In Chicago, Sihlali connected easily with the activists and became a resource for those hungry to learn more about life for blacks in South Africa. She also helped run a pipeline for young South African women who wanted to come to the U.S.

“I was shocked by their passion and their knowledge of the situation in South Africa,” said Sihlali, 65, who went on to earn a master’s degree in health law at Loyola University. She taught for a while at the City Colleges of Chicago and nowserves on the ethics committee at Cook County’s Stroger Hospital.

At the time, President Ronald Reagan’s administration viewed Mandela and his African National Congress as terrorists. That is the reason, according to Brock, that South Africa decided to “test the waters” with a rugby tour.

It was up to Brock and others to make sure it didn’t happen in Chicago.

The night before the game was to be played, a call came in around 11 p.m. It was a young white man from Milwaukee, according to Brock, with a tip that participants were to show up at a Howard Johnson’s hotel on the Illinois-Wisconsin line at 6:30 a.m. Saturday and be escorted to the field. A former rugby player, he had turned down an invitation to play on the U.S. team, but he offered to go to the meeting and find the location.

The game was held in a public park in Racine, Wis. It was over by the time the Chicago bus arrived, but a group of Racine residents did manage to stop it for a while.

“This park was in the middle of a black neighborhood,” Brock said. “So when people looked out that morning and saw all these white people in their community park, they started calling each other. They ran out on the field and were arrested.”

Mandela’s only visit to Chicago was in 1993.

Escorted through the city by the Rev. Jesse Jackson and Mayor Richard M. Daley, he drew thousands of people to his speeches at Operation PUSH headquarters on the South Side, the downtown Palmer House Hilton and the Harold Washington Library. He was given a key to the city, and by the end of the two-day visit, he had raised $1 million in donations to help educate South African blacks, now able to vote for the first time, on the election process.

Mandela had bypassed Chicago on his initial freedom tour in 1990, but he said a visit to the city had always been on his life’s agenda.

“I’ve heard a lot about Chicago, both good and bad,” Mandela said. “And I have looked forward to the day that I could visit the city.”

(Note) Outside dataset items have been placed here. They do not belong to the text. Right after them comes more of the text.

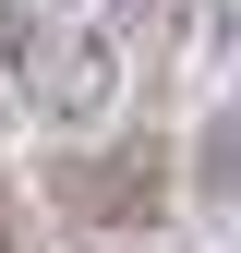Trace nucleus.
<instances>
[{
    "label": "nucleus",
    "instance_id": "obj_3",
    "mask_svg": "<svg viewBox=\"0 0 241 253\" xmlns=\"http://www.w3.org/2000/svg\"><path fill=\"white\" fill-rule=\"evenodd\" d=\"M145 12H181V0H145Z\"/></svg>",
    "mask_w": 241,
    "mask_h": 253
},
{
    "label": "nucleus",
    "instance_id": "obj_2",
    "mask_svg": "<svg viewBox=\"0 0 241 253\" xmlns=\"http://www.w3.org/2000/svg\"><path fill=\"white\" fill-rule=\"evenodd\" d=\"M48 193L73 205V217H97V229H120V217H157V157H133V145H120L109 169H60Z\"/></svg>",
    "mask_w": 241,
    "mask_h": 253
},
{
    "label": "nucleus",
    "instance_id": "obj_1",
    "mask_svg": "<svg viewBox=\"0 0 241 253\" xmlns=\"http://www.w3.org/2000/svg\"><path fill=\"white\" fill-rule=\"evenodd\" d=\"M0 48H12V97L48 121V133H97L120 109V48L73 0H0Z\"/></svg>",
    "mask_w": 241,
    "mask_h": 253
}]
</instances>
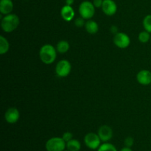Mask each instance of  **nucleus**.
<instances>
[{
	"instance_id": "obj_1",
	"label": "nucleus",
	"mask_w": 151,
	"mask_h": 151,
	"mask_svg": "<svg viewBox=\"0 0 151 151\" xmlns=\"http://www.w3.org/2000/svg\"><path fill=\"white\" fill-rule=\"evenodd\" d=\"M39 57L45 64H52L57 58V50L51 44H44L40 49Z\"/></svg>"
},
{
	"instance_id": "obj_2",
	"label": "nucleus",
	"mask_w": 151,
	"mask_h": 151,
	"mask_svg": "<svg viewBox=\"0 0 151 151\" xmlns=\"http://www.w3.org/2000/svg\"><path fill=\"white\" fill-rule=\"evenodd\" d=\"M19 18L17 15L10 13L5 15L1 19V29L5 32H11L14 31L19 25Z\"/></svg>"
},
{
	"instance_id": "obj_3",
	"label": "nucleus",
	"mask_w": 151,
	"mask_h": 151,
	"mask_svg": "<svg viewBox=\"0 0 151 151\" xmlns=\"http://www.w3.org/2000/svg\"><path fill=\"white\" fill-rule=\"evenodd\" d=\"M66 147V142L62 137H52L45 144L47 151H63Z\"/></svg>"
},
{
	"instance_id": "obj_4",
	"label": "nucleus",
	"mask_w": 151,
	"mask_h": 151,
	"mask_svg": "<svg viewBox=\"0 0 151 151\" xmlns=\"http://www.w3.org/2000/svg\"><path fill=\"white\" fill-rule=\"evenodd\" d=\"M79 13L81 17L83 18L84 19L89 20L94 16L95 7L91 1H84L80 4Z\"/></svg>"
},
{
	"instance_id": "obj_5",
	"label": "nucleus",
	"mask_w": 151,
	"mask_h": 151,
	"mask_svg": "<svg viewBox=\"0 0 151 151\" xmlns=\"http://www.w3.org/2000/svg\"><path fill=\"white\" fill-rule=\"evenodd\" d=\"M101 142L98 134L93 132L88 133L84 137V143L91 150H97L101 145Z\"/></svg>"
},
{
	"instance_id": "obj_6",
	"label": "nucleus",
	"mask_w": 151,
	"mask_h": 151,
	"mask_svg": "<svg viewBox=\"0 0 151 151\" xmlns=\"http://www.w3.org/2000/svg\"><path fill=\"white\" fill-rule=\"evenodd\" d=\"M72 70L71 63L67 60H61L56 64L55 73L60 78H65L70 74Z\"/></svg>"
},
{
	"instance_id": "obj_7",
	"label": "nucleus",
	"mask_w": 151,
	"mask_h": 151,
	"mask_svg": "<svg viewBox=\"0 0 151 151\" xmlns=\"http://www.w3.org/2000/svg\"><path fill=\"white\" fill-rule=\"evenodd\" d=\"M114 44L120 49H125L129 47L131 44V38L124 32H117L113 38Z\"/></svg>"
},
{
	"instance_id": "obj_8",
	"label": "nucleus",
	"mask_w": 151,
	"mask_h": 151,
	"mask_svg": "<svg viewBox=\"0 0 151 151\" xmlns=\"http://www.w3.org/2000/svg\"><path fill=\"white\" fill-rule=\"evenodd\" d=\"M99 137L103 142H108L110 141L113 137V130L109 125H102L97 131Z\"/></svg>"
},
{
	"instance_id": "obj_9",
	"label": "nucleus",
	"mask_w": 151,
	"mask_h": 151,
	"mask_svg": "<svg viewBox=\"0 0 151 151\" xmlns=\"http://www.w3.org/2000/svg\"><path fill=\"white\" fill-rule=\"evenodd\" d=\"M20 114L16 108L12 107L7 109L4 114V119L9 124H14L19 121Z\"/></svg>"
},
{
	"instance_id": "obj_10",
	"label": "nucleus",
	"mask_w": 151,
	"mask_h": 151,
	"mask_svg": "<svg viewBox=\"0 0 151 151\" xmlns=\"http://www.w3.org/2000/svg\"><path fill=\"white\" fill-rule=\"evenodd\" d=\"M101 8L105 14L109 16H111L116 13L117 6L114 0H103Z\"/></svg>"
},
{
	"instance_id": "obj_11",
	"label": "nucleus",
	"mask_w": 151,
	"mask_h": 151,
	"mask_svg": "<svg viewBox=\"0 0 151 151\" xmlns=\"http://www.w3.org/2000/svg\"><path fill=\"white\" fill-rule=\"evenodd\" d=\"M137 80L141 85L147 86L151 84V72L147 69L139 71L137 75Z\"/></svg>"
},
{
	"instance_id": "obj_12",
	"label": "nucleus",
	"mask_w": 151,
	"mask_h": 151,
	"mask_svg": "<svg viewBox=\"0 0 151 151\" xmlns=\"http://www.w3.org/2000/svg\"><path fill=\"white\" fill-rule=\"evenodd\" d=\"M75 10L72 6L64 5L60 10V15L63 20L66 22H71L75 17Z\"/></svg>"
},
{
	"instance_id": "obj_13",
	"label": "nucleus",
	"mask_w": 151,
	"mask_h": 151,
	"mask_svg": "<svg viewBox=\"0 0 151 151\" xmlns=\"http://www.w3.org/2000/svg\"><path fill=\"white\" fill-rule=\"evenodd\" d=\"M13 10V3L12 0L0 1V12L1 14L7 15L12 13Z\"/></svg>"
},
{
	"instance_id": "obj_14",
	"label": "nucleus",
	"mask_w": 151,
	"mask_h": 151,
	"mask_svg": "<svg viewBox=\"0 0 151 151\" xmlns=\"http://www.w3.org/2000/svg\"><path fill=\"white\" fill-rule=\"evenodd\" d=\"M85 29L87 32L89 34H96L99 30V25L94 20H88L86 22Z\"/></svg>"
},
{
	"instance_id": "obj_15",
	"label": "nucleus",
	"mask_w": 151,
	"mask_h": 151,
	"mask_svg": "<svg viewBox=\"0 0 151 151\" xmlns=\"http://www.w3.org/2000/svg\"><path fill=\"white\" fill-rule=\"evenodd\" d=\"M66 149L69 151H79L81 149V144L78 139H72L66 142Z\"/></svg>"
},
{
	"instance_id": "obj_16",
	"label": "nucleus",
	"mask_w": 151,
	"mask_h": 151,
	"mask_svg": "<svg viewBox=\"0 0 151 151\" xmlns=\"http://www.w3.org/2000/svg\"><path fill=\"white\" fill-rule=\"evenodd\" d=\"M69 48H70V45H69V42L65 40H61L59 41L56 46V50H57L58 52L60 53V54H64V53L67 52L69 51Z\"/></svg>"
},
{
	"instance_id": "obj_17",
	"label": "nucleus",
	"mask_w": 151,
	"mask_h": 151,
	"mask_svg": "<svg viewBox=\"0 0 151 151\" xmlns=\"http://www.w3.org/2000/svg\"><path fill=\"white\" fill-rule=\"evenodd\" d=\"M10 49V44L6 38L1 35L0 36V54L4 55L8 52Z\"/></svg>"
},
{
	"instance_id": "obj_18",
	"label": "nucleus",
	"mask_w": 151,
	"mask_h": 151,
	"mask_svg": "<svg viewBox=\"0 0 151 151\" xmlns=\"http://www.w3.org/2000/svg\"><path fill=\"white\" fill-rule=\"evenodd\" d=\"M97 151H117L116 147L114 145L109 142H105L103 144L100 145Z\"/></svg>"
},
{
	"instance_id": "obj_19",
	"label": "nucleus",
	"mask_w": 151,
	"mask_h": 151,
	"mask_svg": "<svg viewBox=\"0 0 151 151\" xmlns=\"http://www.w3.org/2000/svg\"><path fill=\"white\" fill-rule=\"evenodd\" d=\"M138 38H139V41L141 43H143V44L147 43L151 38L150 32H148L146 30L142 31V32H141L139 34Z\"/></svg>"
},
{
	"instance_id": "obj_20",
	"label": "nucleus",
	"mask_w": 151,
	"mask_h": 151,
	"mask_svg": "<svg viewBox=\"0 0 151 151\" xmlns=\"http://www.w3.org/2000/svg\"><path fill=\"white\" fill-rule=\"evenodd\" d=\"M143 27L145 29L151 33V14L147 15L143 19Z\"/></svg>"
},
{
	"instance_id": "obj_21",
	"label": "nucleus",
	"mask_w": 151,
	"mask_h": 151,
	"mask_svg": "<svg viewBox=\"0 0 151 151\" xmlns=\"http://www.w3.org/2000/svg\"><path fill=\"white\" fill-rule=\"evenodd\" d=\"M86 24V22H85V19H83V17H79V18H77L75 20V25L77 27H83V26H85Z\"/></svg>"
},
{
	"instance_id": "obj_22",
	"label": "nucleus",
	"mask_w": 151,
	"mask_h": 151,
	"mask_svg": "<svg viewBox=\"0 0 151 151\" xmlns=\"http://www.w3.org/2000/svg\"><path fill=\"white\" fill-rule=\"evenodd\" d=\"M124 143H125V147H131L133 145H134V138L131 137H128L127 138H125V141H124Z\"/></svg>"
},
{
	"instance_id": "obj_23",
	"label": "nucleus",
	"mask_w": 151,
	"mask_h": 151,
	"mask_svg": "<svg viewBox=\"0 0 151 151\" xmlns=\"http://www.w3.org/2000/svg\"><path fill=\"white\" fill-rule=\"evenodd\" d=\"M62 138H63V139L66 142H67L70 141L71 139H73V134H72L71 132L67 131V132L63 133V136H62Z\"/></svg>"
},
{
	"instance_id": "obj_24",
	"label": "nucleus",
	"mask_w": 151,
	"mask_h": 151,
	"mask_svg": "<svg viewBox=\"0 0 151 151\" xmlns=\"http://www.w3.org/2000/svg\"><path fill=\"white\" fill-rule=\"evenodd\" d=\"M93 4L94 5V7H97V8H100L102 7L103 5V0H93Z\"/></svg>"
},
{
	"instance_id": "obj_25",
	"label": "nucleus",
	"mask_w": 151,
	"mask_h": 151,
	"mask_svg": "<svg viewBox=\"0 0 151 151\" xmlns=\"http://www.w3.org/2000/svg\"><path fill=\"white\" fill-rule=\"evenodd\" d=\"M110 30L111 32L113 34H114V35L117 33V32H118V27L116 26V25H112L110 28Z\"/></svg>"
},
{
	"instance_id": "obj_26",
	"label": "nucleus",
	"mask_w": 151,
	"mask_h": 151,
	"mask_svg": "<svg viewBox=\"0 0 151 151\" xmlns=\"http://www.w3.org/2000/svg\"><path fill=\"white\" fill-rule=\"evenodd\" d=\"M65 2H66V5L72 6L75 2V0H65Z\"/></svg>"
},
{
	"instance_id": "obj_27",
	"label": "nucleus",
	"mask_w": 151,
	"mask_h": 151,
	"mask_svg": "<svg viewBox=\"0 0 151 151\" xmlns=\"http://www.w3.org/2000/svg\"><path fill=\"white\" fill-rule=\"evenodd\" d=\"M119 151H133L132 150H131V147H122V149H121Z\"/></svg>"
},
{
	"instance_id": "obj_28",
	"label": "nucleus",
	"mask_w": 151,
	"mask_h": 151,
	"mask_svg": "<svg viewBox=\"0 0 151 151\" xmlns=\"http://www.w3.org/2000/svg\"><path fill=\"white\" fill-rule=\"evenodd\" d=\"M63 151H69V150H64Z\"/></svg>"
},
{
	"instance_id": "obj_29",
	"label": "nucleus",
	"mask_w": 151,
	"mask_h": 151,
	"mask_svg": "<svg viewBox=\"0 0 151 151\" xmlns=\"http://www.w3.org/2000/svg\"><path fill=\"white\" fill-rule=\"evenodd\" d=\"M150 41H151V38H150Z\"/></svg>"
}]
</instances>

He acknowledged that his freedom and the fall of apartheid occurred, in part, because of pressure from places like Chicago.

“The love you’ve shown us will drive us to a position where we will be able to take over the government of our country,” he said.

A year later, Mandela won the presidential election in South Africa by a landslide.

His death, Sihlali said, will leave a void.

“People (in South Africa) are going to be lost now because nobody knows what is going to happen with the change,” said Sihlali, who returned to her country briefly in January to attend her brother’s funeral.

“Even though he had not been directly involved politically, just the mention of his name evoked good feelings. Just knowing he was there was comforting.”

Tribune reporter Kim Geiger contributed.